■ **Stated goal**: Transcribe the records in full, keeping every character as it is.

· · · · ·

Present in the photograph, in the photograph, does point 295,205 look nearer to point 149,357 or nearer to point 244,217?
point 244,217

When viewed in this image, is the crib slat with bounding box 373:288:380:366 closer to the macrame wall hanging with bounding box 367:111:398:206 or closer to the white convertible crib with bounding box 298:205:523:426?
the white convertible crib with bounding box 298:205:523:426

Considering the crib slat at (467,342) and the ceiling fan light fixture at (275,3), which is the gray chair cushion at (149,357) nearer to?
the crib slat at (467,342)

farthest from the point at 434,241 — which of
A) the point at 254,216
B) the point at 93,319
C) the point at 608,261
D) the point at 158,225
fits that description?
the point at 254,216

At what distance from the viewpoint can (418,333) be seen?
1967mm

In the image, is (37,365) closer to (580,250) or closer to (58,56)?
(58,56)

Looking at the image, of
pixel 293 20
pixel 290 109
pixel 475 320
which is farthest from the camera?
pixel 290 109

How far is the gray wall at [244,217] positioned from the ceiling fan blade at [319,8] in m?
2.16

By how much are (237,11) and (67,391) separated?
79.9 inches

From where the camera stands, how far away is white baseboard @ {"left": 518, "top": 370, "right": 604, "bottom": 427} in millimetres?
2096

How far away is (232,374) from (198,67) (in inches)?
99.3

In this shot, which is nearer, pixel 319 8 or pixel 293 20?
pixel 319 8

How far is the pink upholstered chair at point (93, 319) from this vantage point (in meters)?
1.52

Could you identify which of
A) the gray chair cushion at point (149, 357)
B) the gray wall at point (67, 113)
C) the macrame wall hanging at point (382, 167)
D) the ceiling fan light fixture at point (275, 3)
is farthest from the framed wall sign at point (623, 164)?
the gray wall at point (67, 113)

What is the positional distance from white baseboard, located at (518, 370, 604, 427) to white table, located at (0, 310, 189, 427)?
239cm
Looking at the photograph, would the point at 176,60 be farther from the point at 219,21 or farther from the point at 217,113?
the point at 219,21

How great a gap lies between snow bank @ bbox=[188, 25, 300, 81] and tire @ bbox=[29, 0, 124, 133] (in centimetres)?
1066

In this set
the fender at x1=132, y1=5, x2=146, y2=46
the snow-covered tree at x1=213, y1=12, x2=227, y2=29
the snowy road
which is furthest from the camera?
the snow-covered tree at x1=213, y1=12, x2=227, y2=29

· · · · ·

■ **Full answer**:
Present in the photograph, in the photograph, does point 295,205 look nearer to point 149,357 or nearer to point 244,217?
point 244,217

When viewed in this image, is the crib slat with bounding box 373:288:380:366 closer to the macrame wall hanging with bounding box 367:111:398:206 or closer to the white convertible crib with bounding box 298:205:523:426?
the white convertible crib with bounding box 298:205:523:426

Considering the crib slat at (467,342) and the ceiling fan light fixture at (275,3), which is the gray chair cushion at (149,357) nearer to?
the crib slat at (467,342)

farthest from the point at 434,241 — which of
A) the point at 254,216
B) the point at 93,319
C) the point at 608,261
D) the point at 158,225
fits that description?
the point at 254,216

At what distance from the viewpoint can (418,333) be seen?
1967mm

In the image, is (37,365) closer to (580,250) or closer to (58,56)?
(58,56)

Looking at the image, of
pixel 293 20
pixel 290 109
pixel 475 320
which is farthest from the camera?
pixel 290 109

How far is the gray wall at [244,217] positioned from the ceiling fan blade at [319,8] in m?
2.16

By how much are (237,11) and (67,391) separated?
79.9 inches

From where the camera stands, how far away is white baseboard @ {"left": 518, "top": 370, "right": 604, "bottom": 427} in millimetres?
2096

How far away is (232,374) from (198,67) (in inches)?
99.3

In this shot, which is nearer, pixel 319 8 or pixel 293 20?
pixel 319 8

How far is the pink upholstered chair at point (93, 319) from this vantage point (in meters)?
1.52

Could you identify which of
A) the gray chair cushion at point (149, 357)
B) the gray wall at point (67, 113)
C) the macrame wall hanging at point (382, 167)
D) the ceiling fan light fixture at point (275, 3)
is farthest from the framed wall sign at point (623, 164)?
the gray wall at point (67, 113)

What is the positional distance from white baseboard, located at (518, 370, 604, 427) to white table, located at (0, 310, 189, 427)?
239cm
Looking at the photograph, would the point at 176,60 be farther from the point at 219,21 or farther from the point at 217,113?
the point at 219,21

How great a gap lies between snow bank @ bbox=[188, 25, 300, 81] and tire @ bbox=[29, 0, 124, 133] (in centimetres)?
1066

In this set
the fender at x1=132, y1=5, x2=146, y2=46
the snow-covered tree at x1=213, y1=12, x2=227, y2=29
the snowy road
which is furthest from the camera?
the snow-covered tree at x1=213, y1=12, x2=227, y2=29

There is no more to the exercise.